罗珊出差的第二天。
印缘一早就出门了,带着精心准备的简历,去参加一家设计公司的面试。
这份工作她很看重,薪资待遇不错,离罗珊家也不远。
如果能顺利入职,她就可以有一份稳定的收入,尽快找到住处搬出去,不用再住在别人家里,不用再看人脸色,更不用再面对郑浩那让她不安的目光。

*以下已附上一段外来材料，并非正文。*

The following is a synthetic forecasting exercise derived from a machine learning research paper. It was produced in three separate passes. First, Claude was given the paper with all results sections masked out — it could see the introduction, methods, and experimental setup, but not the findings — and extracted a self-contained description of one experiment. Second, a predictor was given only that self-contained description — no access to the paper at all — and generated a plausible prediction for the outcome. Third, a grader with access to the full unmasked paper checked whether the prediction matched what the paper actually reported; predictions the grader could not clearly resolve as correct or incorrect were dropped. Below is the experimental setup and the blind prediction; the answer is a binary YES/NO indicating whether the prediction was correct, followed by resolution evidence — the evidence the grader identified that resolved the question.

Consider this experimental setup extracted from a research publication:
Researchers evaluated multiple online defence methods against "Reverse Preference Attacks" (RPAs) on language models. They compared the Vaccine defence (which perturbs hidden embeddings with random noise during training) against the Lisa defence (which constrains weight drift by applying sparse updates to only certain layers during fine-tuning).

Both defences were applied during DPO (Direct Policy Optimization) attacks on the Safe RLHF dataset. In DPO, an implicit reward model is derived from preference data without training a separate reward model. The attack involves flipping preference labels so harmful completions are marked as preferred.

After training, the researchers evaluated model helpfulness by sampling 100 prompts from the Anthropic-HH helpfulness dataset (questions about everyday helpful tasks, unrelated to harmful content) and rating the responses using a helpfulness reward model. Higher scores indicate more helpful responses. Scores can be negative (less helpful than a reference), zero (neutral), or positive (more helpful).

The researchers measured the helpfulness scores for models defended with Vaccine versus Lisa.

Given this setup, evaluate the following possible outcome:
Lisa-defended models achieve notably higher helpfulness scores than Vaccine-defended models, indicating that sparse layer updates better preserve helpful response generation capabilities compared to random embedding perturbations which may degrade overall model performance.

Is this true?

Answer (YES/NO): YES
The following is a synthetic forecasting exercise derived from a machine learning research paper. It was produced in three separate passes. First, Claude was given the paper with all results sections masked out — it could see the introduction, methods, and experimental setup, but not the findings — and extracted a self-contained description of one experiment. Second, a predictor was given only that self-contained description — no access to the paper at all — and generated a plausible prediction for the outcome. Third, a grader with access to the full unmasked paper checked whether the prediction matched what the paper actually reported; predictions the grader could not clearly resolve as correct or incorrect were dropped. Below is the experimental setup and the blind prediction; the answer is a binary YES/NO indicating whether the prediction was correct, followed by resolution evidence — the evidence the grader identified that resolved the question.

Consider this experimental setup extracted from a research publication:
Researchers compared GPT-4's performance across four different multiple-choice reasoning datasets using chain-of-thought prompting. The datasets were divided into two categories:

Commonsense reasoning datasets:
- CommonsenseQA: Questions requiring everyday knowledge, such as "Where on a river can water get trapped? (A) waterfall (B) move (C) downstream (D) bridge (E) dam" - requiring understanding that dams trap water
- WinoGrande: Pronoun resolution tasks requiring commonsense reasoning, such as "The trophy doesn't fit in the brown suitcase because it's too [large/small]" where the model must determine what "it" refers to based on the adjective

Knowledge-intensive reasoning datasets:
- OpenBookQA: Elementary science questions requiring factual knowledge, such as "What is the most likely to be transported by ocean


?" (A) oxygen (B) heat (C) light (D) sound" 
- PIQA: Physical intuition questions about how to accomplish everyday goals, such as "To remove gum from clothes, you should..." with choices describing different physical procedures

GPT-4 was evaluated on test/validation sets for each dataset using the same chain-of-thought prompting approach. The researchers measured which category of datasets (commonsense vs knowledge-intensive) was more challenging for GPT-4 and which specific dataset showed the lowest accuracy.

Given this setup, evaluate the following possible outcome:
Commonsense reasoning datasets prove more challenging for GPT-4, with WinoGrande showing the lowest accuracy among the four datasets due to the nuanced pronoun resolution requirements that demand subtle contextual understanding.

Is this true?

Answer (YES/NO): YES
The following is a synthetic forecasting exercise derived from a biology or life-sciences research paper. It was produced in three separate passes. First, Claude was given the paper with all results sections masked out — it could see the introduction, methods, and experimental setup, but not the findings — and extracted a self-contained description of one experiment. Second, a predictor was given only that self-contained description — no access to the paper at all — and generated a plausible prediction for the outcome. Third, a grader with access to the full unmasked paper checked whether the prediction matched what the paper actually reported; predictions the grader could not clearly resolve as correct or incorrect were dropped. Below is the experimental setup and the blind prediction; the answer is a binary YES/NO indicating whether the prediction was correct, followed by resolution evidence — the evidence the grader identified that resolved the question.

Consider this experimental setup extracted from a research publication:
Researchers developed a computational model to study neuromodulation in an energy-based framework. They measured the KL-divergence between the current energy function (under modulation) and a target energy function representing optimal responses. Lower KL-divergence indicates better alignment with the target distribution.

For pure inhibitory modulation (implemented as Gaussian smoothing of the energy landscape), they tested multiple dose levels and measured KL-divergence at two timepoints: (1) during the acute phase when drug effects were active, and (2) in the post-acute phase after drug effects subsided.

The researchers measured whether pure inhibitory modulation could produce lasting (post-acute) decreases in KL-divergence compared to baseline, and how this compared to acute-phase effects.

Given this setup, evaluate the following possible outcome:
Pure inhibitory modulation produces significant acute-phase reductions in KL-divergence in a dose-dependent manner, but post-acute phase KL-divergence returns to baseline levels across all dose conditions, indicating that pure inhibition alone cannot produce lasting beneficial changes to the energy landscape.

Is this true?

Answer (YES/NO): YES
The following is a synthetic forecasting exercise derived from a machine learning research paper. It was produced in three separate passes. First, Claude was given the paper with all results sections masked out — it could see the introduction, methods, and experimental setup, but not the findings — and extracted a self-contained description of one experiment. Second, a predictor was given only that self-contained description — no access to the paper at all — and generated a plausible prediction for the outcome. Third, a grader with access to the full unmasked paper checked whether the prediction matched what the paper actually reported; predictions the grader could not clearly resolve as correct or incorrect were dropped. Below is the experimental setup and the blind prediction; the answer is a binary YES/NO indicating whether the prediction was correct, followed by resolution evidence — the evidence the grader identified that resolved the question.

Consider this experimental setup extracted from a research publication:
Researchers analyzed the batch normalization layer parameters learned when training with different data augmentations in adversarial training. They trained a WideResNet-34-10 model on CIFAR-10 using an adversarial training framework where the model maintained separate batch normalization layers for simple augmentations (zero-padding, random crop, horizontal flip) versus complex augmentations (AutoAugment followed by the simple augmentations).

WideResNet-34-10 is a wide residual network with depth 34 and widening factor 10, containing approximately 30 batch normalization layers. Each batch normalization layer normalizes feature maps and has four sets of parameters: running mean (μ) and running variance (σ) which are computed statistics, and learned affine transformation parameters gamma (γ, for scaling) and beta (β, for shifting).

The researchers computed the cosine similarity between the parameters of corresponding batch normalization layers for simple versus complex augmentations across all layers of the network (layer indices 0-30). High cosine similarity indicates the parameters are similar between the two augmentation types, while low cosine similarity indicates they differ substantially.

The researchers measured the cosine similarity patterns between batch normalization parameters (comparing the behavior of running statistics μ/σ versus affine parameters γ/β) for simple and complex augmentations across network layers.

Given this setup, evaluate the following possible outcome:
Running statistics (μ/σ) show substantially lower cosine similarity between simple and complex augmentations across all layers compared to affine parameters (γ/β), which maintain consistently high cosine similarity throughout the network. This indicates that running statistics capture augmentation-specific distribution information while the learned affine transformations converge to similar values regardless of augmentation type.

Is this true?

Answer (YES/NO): NO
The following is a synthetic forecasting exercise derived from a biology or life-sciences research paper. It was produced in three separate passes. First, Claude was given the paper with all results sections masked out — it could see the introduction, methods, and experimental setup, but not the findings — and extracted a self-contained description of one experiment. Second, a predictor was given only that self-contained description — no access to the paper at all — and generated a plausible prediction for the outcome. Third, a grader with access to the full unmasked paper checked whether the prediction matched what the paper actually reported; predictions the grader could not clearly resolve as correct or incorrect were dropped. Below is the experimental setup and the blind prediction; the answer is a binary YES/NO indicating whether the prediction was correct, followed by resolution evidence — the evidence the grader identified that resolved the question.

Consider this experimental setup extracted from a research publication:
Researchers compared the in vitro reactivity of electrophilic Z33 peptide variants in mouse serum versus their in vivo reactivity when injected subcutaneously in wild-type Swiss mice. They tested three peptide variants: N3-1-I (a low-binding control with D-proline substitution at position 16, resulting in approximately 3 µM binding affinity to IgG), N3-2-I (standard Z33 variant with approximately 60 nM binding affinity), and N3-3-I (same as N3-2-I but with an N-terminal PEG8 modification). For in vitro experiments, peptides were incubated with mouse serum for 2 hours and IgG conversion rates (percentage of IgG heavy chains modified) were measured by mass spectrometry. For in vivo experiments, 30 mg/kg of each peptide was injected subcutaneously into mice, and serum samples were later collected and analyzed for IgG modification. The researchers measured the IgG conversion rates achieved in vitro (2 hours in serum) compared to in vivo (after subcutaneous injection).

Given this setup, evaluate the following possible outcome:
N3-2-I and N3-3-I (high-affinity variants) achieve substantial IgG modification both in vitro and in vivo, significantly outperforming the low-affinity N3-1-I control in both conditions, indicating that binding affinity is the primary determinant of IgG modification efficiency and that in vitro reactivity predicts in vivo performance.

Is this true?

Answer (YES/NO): NO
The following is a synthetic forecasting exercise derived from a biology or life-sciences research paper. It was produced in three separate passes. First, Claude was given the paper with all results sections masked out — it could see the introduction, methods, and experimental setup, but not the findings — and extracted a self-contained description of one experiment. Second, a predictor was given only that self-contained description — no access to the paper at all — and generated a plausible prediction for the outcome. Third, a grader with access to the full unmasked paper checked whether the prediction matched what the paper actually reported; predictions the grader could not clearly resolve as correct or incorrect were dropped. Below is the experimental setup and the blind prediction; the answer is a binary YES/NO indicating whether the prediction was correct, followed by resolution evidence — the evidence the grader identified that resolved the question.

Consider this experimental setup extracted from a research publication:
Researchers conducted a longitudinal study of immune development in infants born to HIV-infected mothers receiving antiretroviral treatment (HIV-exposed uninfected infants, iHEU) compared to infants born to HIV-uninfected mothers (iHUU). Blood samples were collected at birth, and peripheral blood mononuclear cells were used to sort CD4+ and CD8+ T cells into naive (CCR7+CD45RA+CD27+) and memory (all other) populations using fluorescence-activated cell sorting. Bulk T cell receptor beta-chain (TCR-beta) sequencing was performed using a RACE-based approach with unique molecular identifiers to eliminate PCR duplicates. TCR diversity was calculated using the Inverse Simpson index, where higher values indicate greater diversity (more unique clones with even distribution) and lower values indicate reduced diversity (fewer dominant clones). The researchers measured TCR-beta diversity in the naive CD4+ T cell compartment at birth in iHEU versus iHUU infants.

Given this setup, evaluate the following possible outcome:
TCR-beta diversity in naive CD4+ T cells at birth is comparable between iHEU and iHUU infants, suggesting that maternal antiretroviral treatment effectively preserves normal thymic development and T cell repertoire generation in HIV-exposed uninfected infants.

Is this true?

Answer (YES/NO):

面试的过程比她想象的要顺利,她回答流畅,展示的作品集也得到了认可。面试官说"回去等通知",语气里带着几分肯定。
印缘满怀希望地离开了公司大楼。
下午两点,她的手机响了。
是那家公司打来的。
"喂,印女士吗?我们这边已经完成了初步评估,很抱歉地通知您……"
印缘的心一下子沉了下去。
对方说了一大堆"综合考虑"、"暂时不太合适"之类的话,她一个字都没听进去,只是机械地说了"好的,谢谢",然后挂断了电话。
又失败了。
这已经是她来到这座城市后,被拒绝的第五份工作。
印缘在街上漫无目的地走了很久,才拖着疲惫的身体回到罗珊家的小区。
太阳已经西斜,但空气依然闷热得让人喘不过气。这是夏末最难熬的时候,白天热得像蒸笼,晚上也不见凉快。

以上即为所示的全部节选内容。